Jaemka, super wytłumaczenie, stawiasz mnie na nogi;)
tak Natitalka oby Cię ominęły,żebyś przeszła całą ciążę książkowo;)
Jaemka, super wytłumaczenie, stawiasz mnie na nogi;)
tak Natitalka oby Cię ominęły,żebyś przeszła całą ciążę książkowo;)
zmienne nastroje... Współczuję mężowi;-) Mnie na szczęście nie dopadło ale koleżanka miała takie jazdy w ciąży, że matka nie chciała jej u siebie gościć a siostra łykała tabletki uspakajające i przychodziła do mnie sie wypłakać bo taka była wredna dla wszystkich a dla niej w szczególności;-)
Nie chcę za dużo chwalić ale Piotrek znów od tygodnia przesypia całe noce. Chyba mu sie podoba, że ojciec Go kąpie i kładzie bo śpi do 6.00-7.00
Jaemka nie za dobrze Ci ;)))???
a tak poza tematem: oglądałam własnie filmik z pogrzebu Ewy z Zabrza, która urodziła martwą Zosię, mąż żegnał się..straszny widok, raniące słowa.. bardzo współczuję.. okropna tragedia.. czemu jest coraz więcej takich tragedii?!:(
jaemka a o której ci mały spać chodzi ?
Oj tak gosiiak przykre, i ja nie wiem dlaczegoludzie w tym karju sa tak bemyślni, coraz wiecej się złyszy o tym a oni wraz nic z tym nie robią. :(
kapiel ok 18.30 i ok 19.00 dostaje mleko i zasypia.
A co do filmu...Ja staram sie nie oglądać takich rzeczy a ostatnio przestałam też czytać. Po prostu nie wyrabiam. Jakiś czas temu o mało nie wyjechałam na czerwonym bo w radio podawali informacje o znęcniu nad dzieckiem i nie wytrzymałam. Płakałam się co najmniej jakby mnie to dotyczyło więc stwierdziłam, że lepiej będzie ograniczyć takie informacje.

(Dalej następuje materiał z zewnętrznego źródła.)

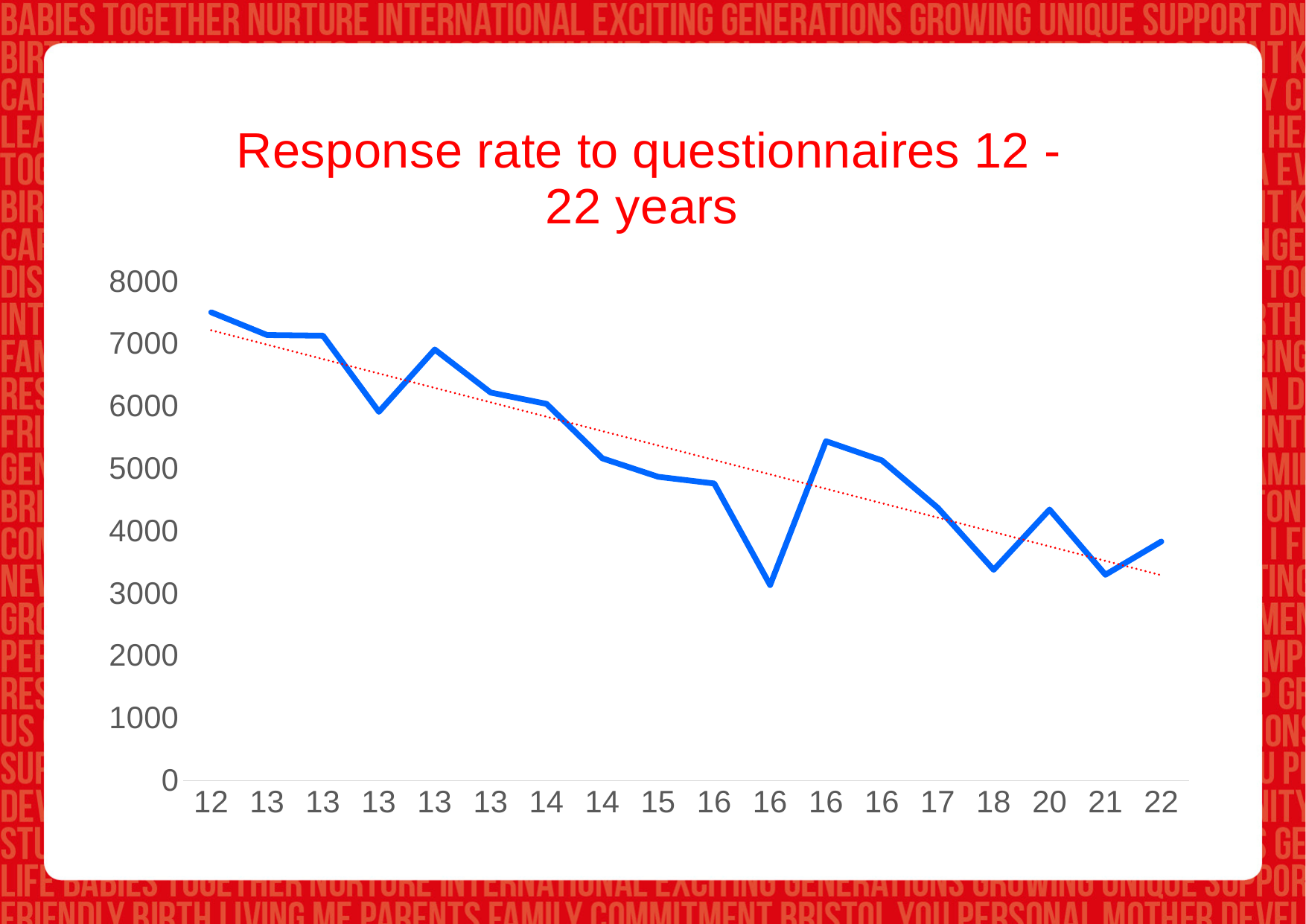
Which is larger, the value for 12 or the value for 22? 12 Is the value for 22 greater or less than 4000? less What is the title of the chart? Response rate to questionnaires 12 - 22 years Do the values generally rise or fall along the x axis from 12 to 22? fall How many data points are plotted on the line? 18 What colour is the dotted trend line on the chart? red Which x-axis label has the highest value? 12 Is the value for 20 greater or less than 4000? greater Is the value for 12 greater or less than 7000? greater What kind of chart is shown on the slide? line chart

Jest tyle zła i tyle nieszczęść na tym świecie a stres to ostatnie czego mi teraz potrzeba.
Nie muszę nawet tak daleko szukać, bo chrzestna Piotrusia poznała rok temu facaeta i teraz starają się o dziecko. Ten skur..l ja tłucze, kopie i popycha za każdą pierdołę a ta głupia go "kocha" a "dziecko na pewno go zmieni". Na szczęście ma problemy hormonalne więc jest nadzieja, że nie uda się jej zajść.
będąc w ciąży też chyba bym omijała tego typu artykuły.
Jaemka, najlepiej nie włączaj radia gdy jedziesz samochodem bo nie daj Boże coś się stanie..kiedys może tak nie nagłaśniali takich spraw, teraz codziennie jest coś.. okropne.. niedługo strach będzie wyjść na dwór..
nie wiem czy słyszeliscie o tej dziewczynie 17 letniej podobno zamordowanej w Gdańsku?
to przechodzi ludzkie pojęcie co się wprwawia.. ludzie mieszkający w dzialcach nadmorskich w Gd, boją się wychodzić..zresztą nie od dziś, niestety Gdańsk nocą jest niebezpieczny, ale i zapewne wiele miast.
Jaemka, naprawdę?! całe szczęśćie, że nie może zajść! i niech nie zachodzi..bo jeszcze by noworodka tłukł.....
chore.. ale niestety tak jest, jak facet kobietę bije ona bardziej go kocha.....
może kiedyś zmądrzeje ;) albo jak już będzie za późno..
ja też się nie boję, jak ma mnie coś złego spotkać to prędzej czy później spotka;)
może dlatego,że ludzi mało? czy tak po prostu;)?
Nie wiem, może dlatego, że jak w duzym mieście kogoś zabiją to sie to nagłaśnia ale jak zaatakuja, pobiją, okradną, zgwałcą itp to się na ten temat milczy a u mnie odkąd pamietam były 3 morderstwa i to chyba jeszcze za czasów podstawówki albo liceum a poza tym w "kronikach policyjnych" "nuda" więc chojnickie radio nagłasnia wszystkie inne napaści więc ciągle sie tylko słyszy, że tam pobili, tam zgwałcili itd.